# Parts of the exercise
1) Retype the Dallas Cowboys forum thread in full, with no changes.
2) In the records, take the stretch from the line containing "What is the measured" through the end of the records and rewrite it with "photo" replaced by "image", keeping everything else the same. Give only that stretch, and omit the pictures.

--- START OF Document section ---

# COMPETITIVE BODYBUILDING - POWERLIFTING - ATHLETICS & SPORTS > COLLEGIATE & PROFESSIONAL SPORTS >  Dallas Cowboys

## Boom55

The Dallas Cowboys will beat the redskins and get into the playoffs !!!! Who's with me ?

----------


## Bigherm21

Not me. I'm from Pittsburgh so you know I hate the cowgirls. Lol. Though I will watch the game an it will prob be a good one to watch.

----------


## Zodiac82

> The Dallas Cowboys will beat the redskins and get into the playoffs !!!! Who's with me ?


oh come on man....Redskinz allllll the way....as always the game will be interesting....HTTR

----------


## Boom55

> Not me. I'm from Pittsburgh so you know I hate the cowgirls. Lol. Though I will watch the game an it will prob be a good one to watch.


Steelers fan ??? We will let you know how the playoffs are  :Stick Out Tongue:

----------


## zaggahamma

definitely be watching..wouldnt bet any money on it but definitely in the silver and blue stands along with ya

----------


## Far from massive

Redskins for the win!! You never can tell till its over, and its hard to win so many in a row. None the less the Redskins for sure have the better team right now, plus its a home game against their arch nemesis and the fans will be in this game!

----------


## Boom55

> Redskins for the win!! You never can tell till its over, and its hard to win so many in a row. None the less the Redskins for sure have the better team right now, plus its a home game against their arch nemesis and the fans will be in this game!

--- END OF Document section ---
--- START OF Stored rows ---

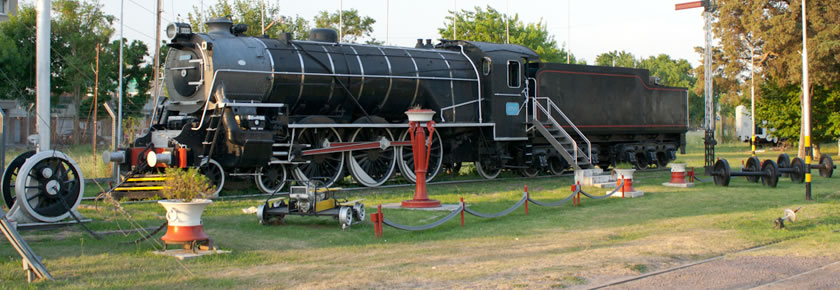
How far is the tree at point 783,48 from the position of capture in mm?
30688

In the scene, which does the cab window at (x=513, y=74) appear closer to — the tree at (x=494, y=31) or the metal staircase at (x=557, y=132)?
the metal staircase at (x=557, y=132)

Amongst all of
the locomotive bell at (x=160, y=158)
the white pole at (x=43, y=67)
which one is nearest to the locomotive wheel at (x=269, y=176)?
the locomotive bell at (x=160, y=158)

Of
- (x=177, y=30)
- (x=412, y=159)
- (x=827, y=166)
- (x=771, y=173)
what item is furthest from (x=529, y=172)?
(x=177, y=30)

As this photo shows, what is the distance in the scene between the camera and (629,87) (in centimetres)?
2527

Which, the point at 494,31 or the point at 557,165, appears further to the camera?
the point at 494,31

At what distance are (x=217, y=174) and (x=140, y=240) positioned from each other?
677 cm

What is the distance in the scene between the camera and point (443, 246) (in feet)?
33.8

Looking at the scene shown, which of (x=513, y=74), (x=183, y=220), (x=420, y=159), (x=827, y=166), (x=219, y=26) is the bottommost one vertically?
(x=183, y=220)

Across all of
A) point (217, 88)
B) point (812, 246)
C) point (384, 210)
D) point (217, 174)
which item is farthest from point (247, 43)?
point (812, 246)

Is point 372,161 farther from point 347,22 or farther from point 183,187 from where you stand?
point 347,22

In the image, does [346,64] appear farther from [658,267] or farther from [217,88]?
[658,267]

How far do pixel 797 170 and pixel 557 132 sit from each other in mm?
6624

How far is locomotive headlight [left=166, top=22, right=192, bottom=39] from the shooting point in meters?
16.9

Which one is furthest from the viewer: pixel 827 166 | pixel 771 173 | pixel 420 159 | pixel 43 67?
pixel 827 166
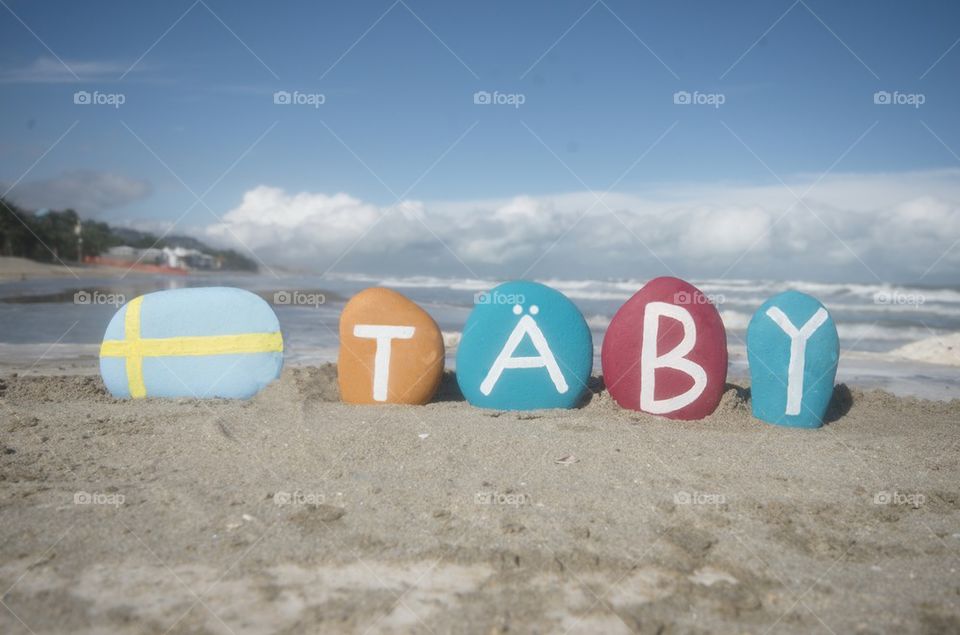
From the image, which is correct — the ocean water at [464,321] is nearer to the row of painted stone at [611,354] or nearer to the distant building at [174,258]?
the row of painted stone at [611,354]

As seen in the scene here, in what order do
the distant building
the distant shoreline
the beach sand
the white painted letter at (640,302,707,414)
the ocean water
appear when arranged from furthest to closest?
the distant building
the distant shoreline
the ocean water
the white painted letter at (640,302,707,414)
the beach sand

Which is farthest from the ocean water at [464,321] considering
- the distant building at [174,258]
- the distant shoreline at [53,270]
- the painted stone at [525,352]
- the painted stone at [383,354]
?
the distant building at [174,258]

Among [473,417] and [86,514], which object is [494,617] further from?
[473,417]

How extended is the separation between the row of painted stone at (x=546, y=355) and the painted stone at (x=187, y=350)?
1 centimetres

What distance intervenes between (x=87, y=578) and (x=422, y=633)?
5.30 ft

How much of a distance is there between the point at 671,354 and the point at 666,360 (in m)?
0.07

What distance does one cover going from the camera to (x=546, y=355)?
21.3 feet

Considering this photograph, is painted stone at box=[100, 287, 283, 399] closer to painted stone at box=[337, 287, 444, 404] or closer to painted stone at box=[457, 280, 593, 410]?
painted stone at box=[337, 287, 444, 404]

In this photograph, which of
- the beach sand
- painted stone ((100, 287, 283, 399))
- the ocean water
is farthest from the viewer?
the ocean water

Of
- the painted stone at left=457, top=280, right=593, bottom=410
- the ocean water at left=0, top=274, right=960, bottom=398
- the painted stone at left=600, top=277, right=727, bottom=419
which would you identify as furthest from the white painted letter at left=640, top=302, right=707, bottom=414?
the ocean water at left=0, top=274, right=960, bottom=398

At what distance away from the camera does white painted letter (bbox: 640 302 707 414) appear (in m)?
6.36

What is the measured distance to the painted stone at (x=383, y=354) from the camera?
6.52 m

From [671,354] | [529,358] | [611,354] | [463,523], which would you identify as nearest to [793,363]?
[671,354]

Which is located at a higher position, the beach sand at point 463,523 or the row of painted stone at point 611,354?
the row of painted stone at point 611,354
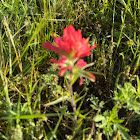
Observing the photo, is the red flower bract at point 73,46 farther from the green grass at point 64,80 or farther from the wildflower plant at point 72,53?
the green grass at point 64,80

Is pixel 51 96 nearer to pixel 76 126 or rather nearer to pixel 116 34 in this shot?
pixel 76 126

--- END OF Stored rows ---

# Expected outputs
1)
# COMPETITIVE BODYBUILDING - POWERLIFTING - ATHLETICS & SPORTS > COLLEGIATE & PROFESSIONAL SPORTS >  Dallas Cowboys

## Boom55

The Dallas Cowboys will beat the redskins and get into the playoffs !!!! Who's with me ?

----------


## Bigherm21

Not me. I'm from Pittsburgh so you know I hate the cowgirls. Lol. Though I will watch the game an it will prob be a good one to watch.

----------


## Zodiac82

> The Dallas Cowboys will beat the redskins and get into the playoffs !!!! Who's with me ?


oh come on man....Redskinz allllll the way....as always the game will be interesting....HTTR

----------


## Boom55

> Not me. I'm from Pittsburgh so you know I hate the cowgirls. Lol. Though I will watch the game an it will prob be a good one to watch.


Steelers fan ??? We will let you know how the playoffs are  :Stick Out Tongue:

----------


## zaggahamma

definitely be watching..wouldnt bet any money on it but definitely in the silver and blue stands along with ya

----------


## Far from massive

Redskins for the win!! You never can tell till its over, and its hard to win so many in a row. None the less the Redskins for sure have the better team right now, plus its a home game against their arch nemesis and the fans will be in this game!

----------


## Boom55

> Redskins for the win!! You never can tell till its over, and its hard to win so many in a row. None the less the Redskins for sure have the better team right now, plus its a home game against their arch nemesis and the fans will be in this game!

2)
What is the measured distance to the painted stone at (x=383, y=354) from the camera?
6.52 m

From [671,354] | [529,358] | [611,354] | [463,523], which would you identify as nearest to [793,363]?
[671,354]

Which is located at a higher position, the beach sand at point 463,523 or the row of painted stone at point 611,354?
the row of painted stone at point 611,354
Observing the image, is the red flower bract at point 73,46 farther from the green grass at point 64,80 or farther from the wildflower plant at point 72,53?
the green grass at point 64,80

Is pixel 51 96 nearer to pixel 76 126 or rather nearer to pixel 116 34 in this shot?
pixel 76 126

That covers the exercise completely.